A $20,000 donation will be used by Iowa BIG North to develop an educational trailer to demonstrate agricultural water quality best practices. Representing groups involved are, from left, Dan Cox, Charles City schools superintendent; Chuck Staudt, chairman of the Charles City Community Excellence in Education Foundation; Shelly Kruse, general manager of AgVantage FS; Jay Matthews, Floyd County Farm Bureau president; and Randy Heitz, Iowa Farm Bureau regional manager.  Press photo by Bob Steenson
A $20,000 donation will be used by Iowa BIG North to develop an educational trailer to demonstrate agricultural water quality best practices. Representing groups involved are, from left, Dan Cox, Charles City schools superintendent; Chuck Staudt, chairman of the Charles City Community Excellence in Education Foundation; Shelly Kruse, general manager of AgVantage FS; Jay Matthews, Floyd County Farm Bureau president; and Randy Heitz, Iowa Farm Bureau regional manager.
Press photo by Bob Steenson
By Bob Steenson, bsteenson@charlescitypress.com

A $20,000 donation from four ag-related organizations will let an area student program develop a mobile resource center to teach about water quality.

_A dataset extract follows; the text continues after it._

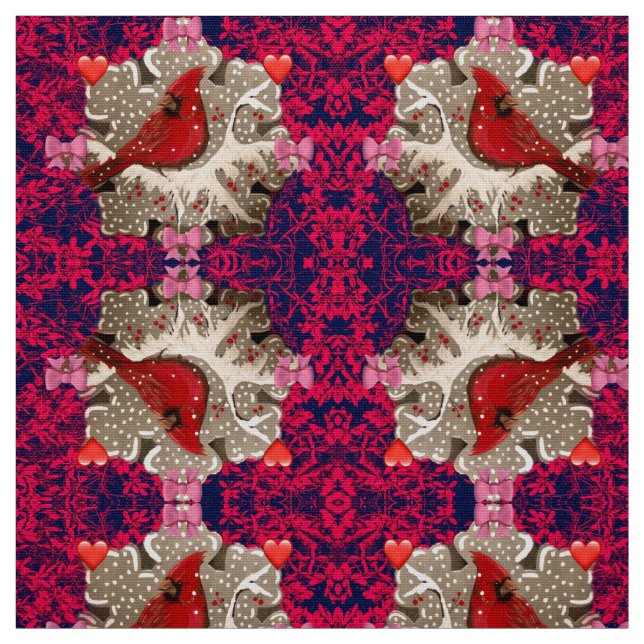 Tela Mi Cardenal Valentine Fabric (Retal)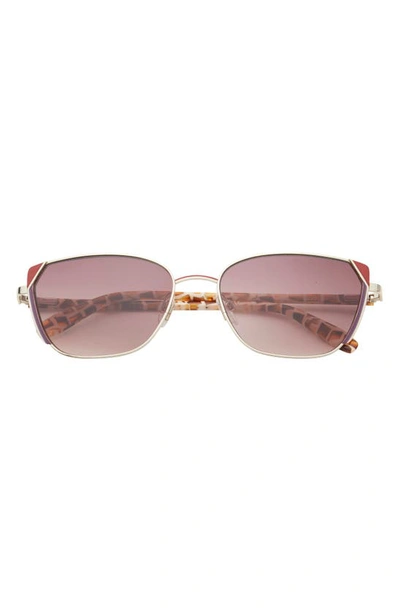 Glemaud X Tura 59mm Cat Eye Sunglasses In Gold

An Iowa Farm Bureau Share Grant ($7,500), AgVantage ($5,000), the Growmark Foundation ($5,000) and the Floyd County Farm Bureau ($2,500) joined to give the money to the Charles City Community Excellence in Education Foundation to be used for an Iowa BIG North project.

Jay Matthews, Floyd County Farm Bureau president, said, “We had the idea to build a trailer that individuals or organizations could use to pull around and help teach farmers and the community as a whole about what farmers are doing about water quality — things like no-till, cover crops, things like that, and also about our unique karst topography in northeast Iowa.”

Randy Heitz, Farm Bureau regional manager, said Iowa BIG North will develop the concept of what should be in the trailer, as well as the type of trailer that will be needed.

“We want them to develop the ideas from their standpoint,” Heitz said.

“It’s going to be useful at county fairs or field days or at the research farm,” he said. “It’s really a great unity of some unique partners.”

Once the student group develops the project it will be turned back over to Farm Bureau for educational presentations.

Matthews said, “We hope that it can be a continuing project with Iowa BIG as new technology is evolved in farming, that they could create new modules or resources to put in the trailer.”